Guides & Tutorials: Harnessing GenAI in Your Academic Journey: GenAI Tools for Research

Research involves managing vast amounts of information, and GenAI offers new ways to handle it effectively. This guide introduces tools for research processes

Literature Discovery and Evaluation
Tools designed to retrieve relevant scholarly information, aiding the iterative literature review process.
Chatbot Tools
Chatbots utilizing different large language models (LLMs) for various language tasks, such as refining research questions, checking grammar, polishing language, and translation, or even generic information search.
Literature Mapping Tools
Emerging tools that help researchers to visualize and map relationships between papers, simplifying navigation of complex research fields.
Other Research Utility Tools
Beyond those offered by PolyU, numerous AI-integrated tools are available to assist in research tasks such as literature comprehending, information organizing and academic writing. Explore some popular tools with free plans.

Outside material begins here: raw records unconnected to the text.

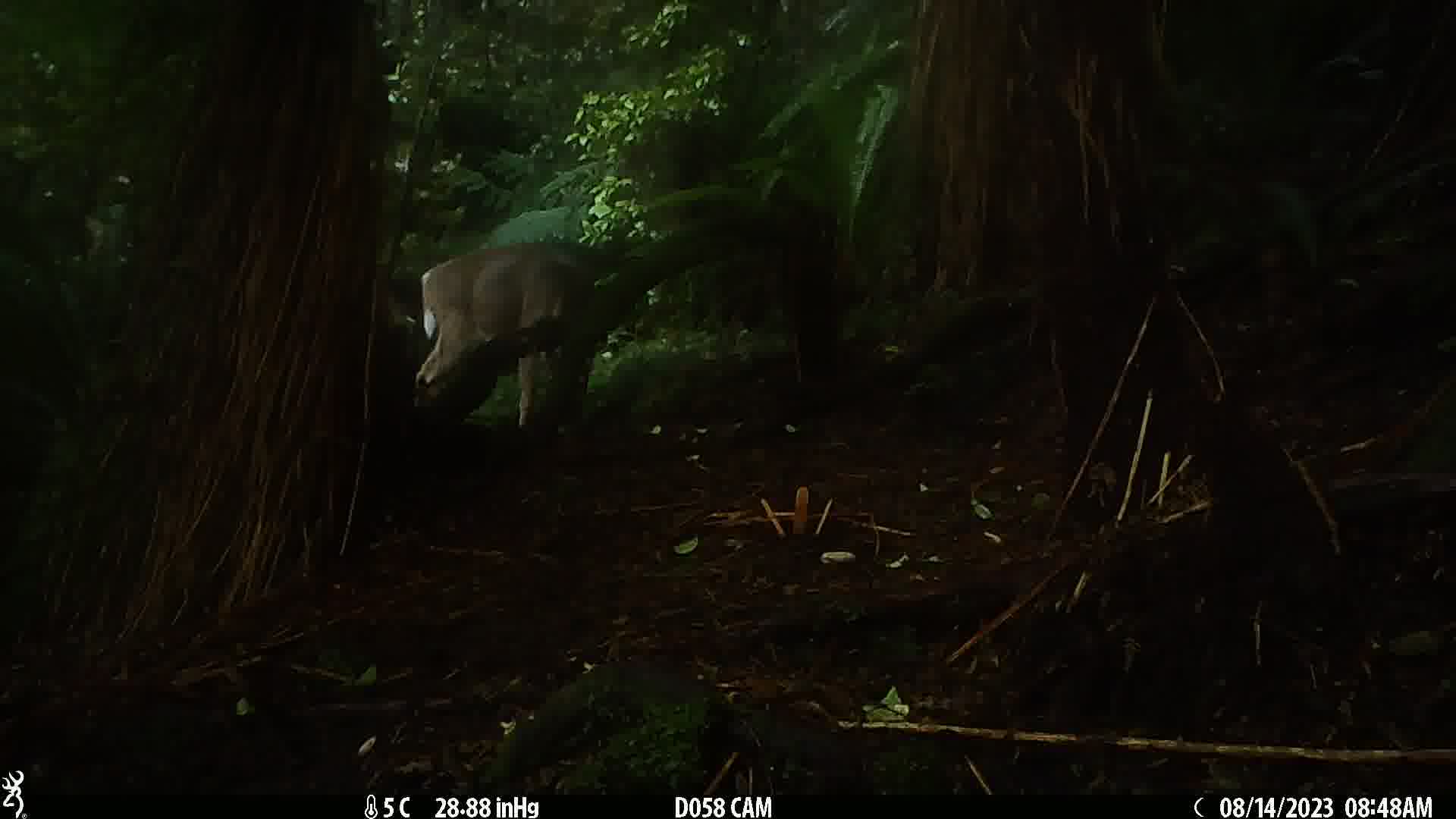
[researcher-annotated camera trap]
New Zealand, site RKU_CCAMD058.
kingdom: Animalia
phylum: Chordata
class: Mammalia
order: Artiodactyla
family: Cervidae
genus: Odocoileus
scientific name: Odocoileus virginianus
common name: white-tailed deer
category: white tailed deer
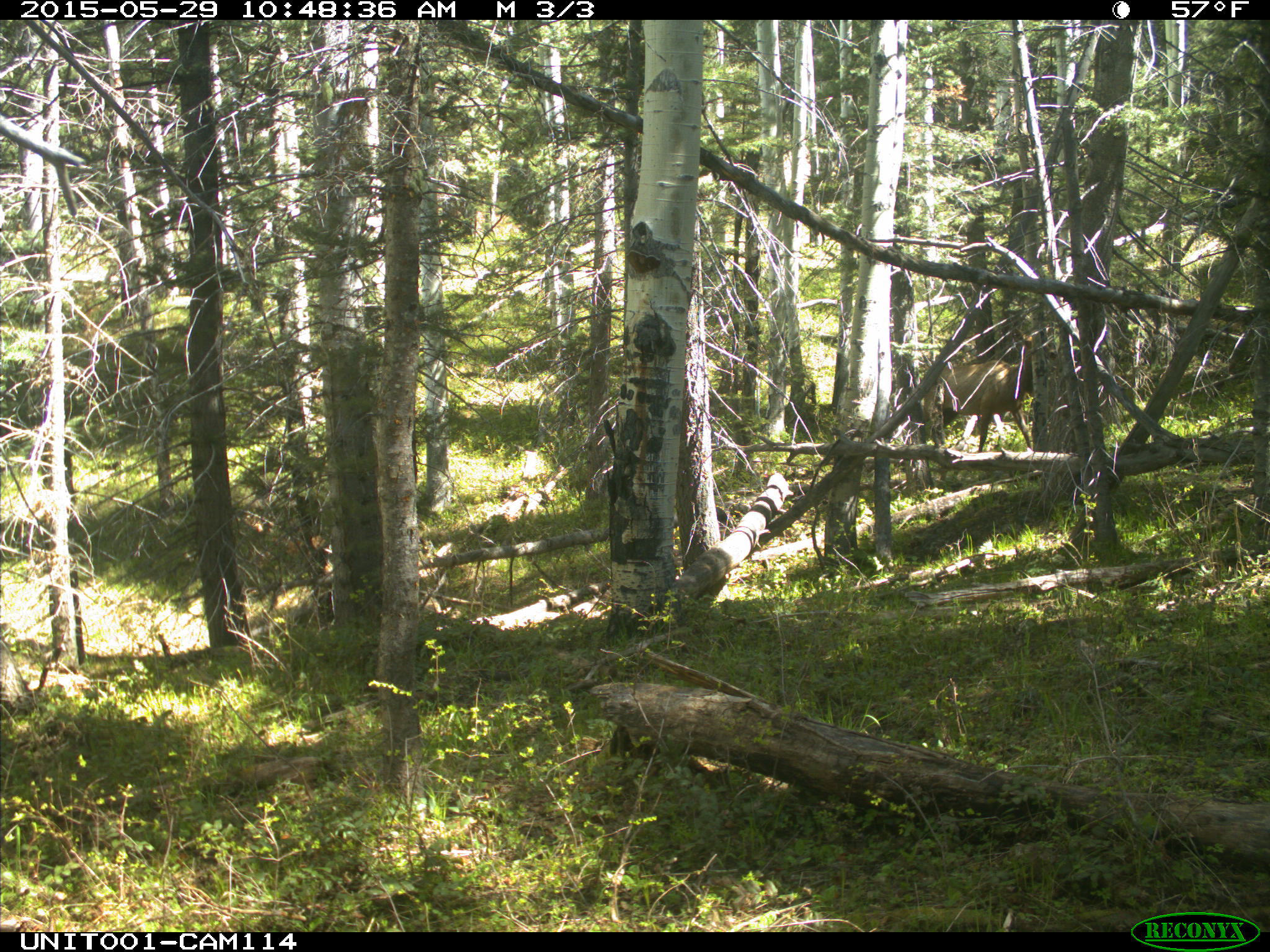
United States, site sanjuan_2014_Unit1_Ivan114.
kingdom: Animalia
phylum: Chordata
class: Mammalia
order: Artiodactyla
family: Cervidae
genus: Cervus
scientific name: Cervus elaphus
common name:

3 Factors to Consider When Choosing a GenAI Tool

With the overwhelming number of GenAI tools, it can be challenging to determine which ones to use. Start by considering the following three factors to guide your decision:

Functionality (1)
- Identify tasks that could be enhanced, such as writing, coding, data analysis, or literature review
- Select the tool that specialize in features relevant to your identified task
- Take reference from benchmarks to assess effectiveness of a large language model (LLM)
- Test the tool yourself to evaluate the usability and how well it meets your specific needs
Trustworthiness (2)
- Evaluate the tool's methodology for generating information and its inherent limitations
- Verify the data source to ensure its suitability for academic research; if the source is undisclosed, apply the CRAAP test to evaluate the generated content
- Ensure the tool securely encrypts the information you input, particularly for private, sensitive, or confidential data
- Seek feedback and reviews from other users for reference
Cost(3)
- Consider the time investment needed for ease of use and learning
- Analyze the subscription fee of the tool and weigh it against your budget

Evaluate AI generated content

While GenAI excels in information searching—such as speed, accessibility, and the ability to generate diverse perspectives, it is also essential to critically assess the output, as AI-generated information can be incorrect and may mislead users.

The CRAAP test is a simple tool to help you evaluate information sources, including AI generated content. It involves asking yourself questions across 5 key aspects to determine whether a source is suitable for your research or decision-making. Below are some suggested questions specifically focused on evaluating AI-generated information.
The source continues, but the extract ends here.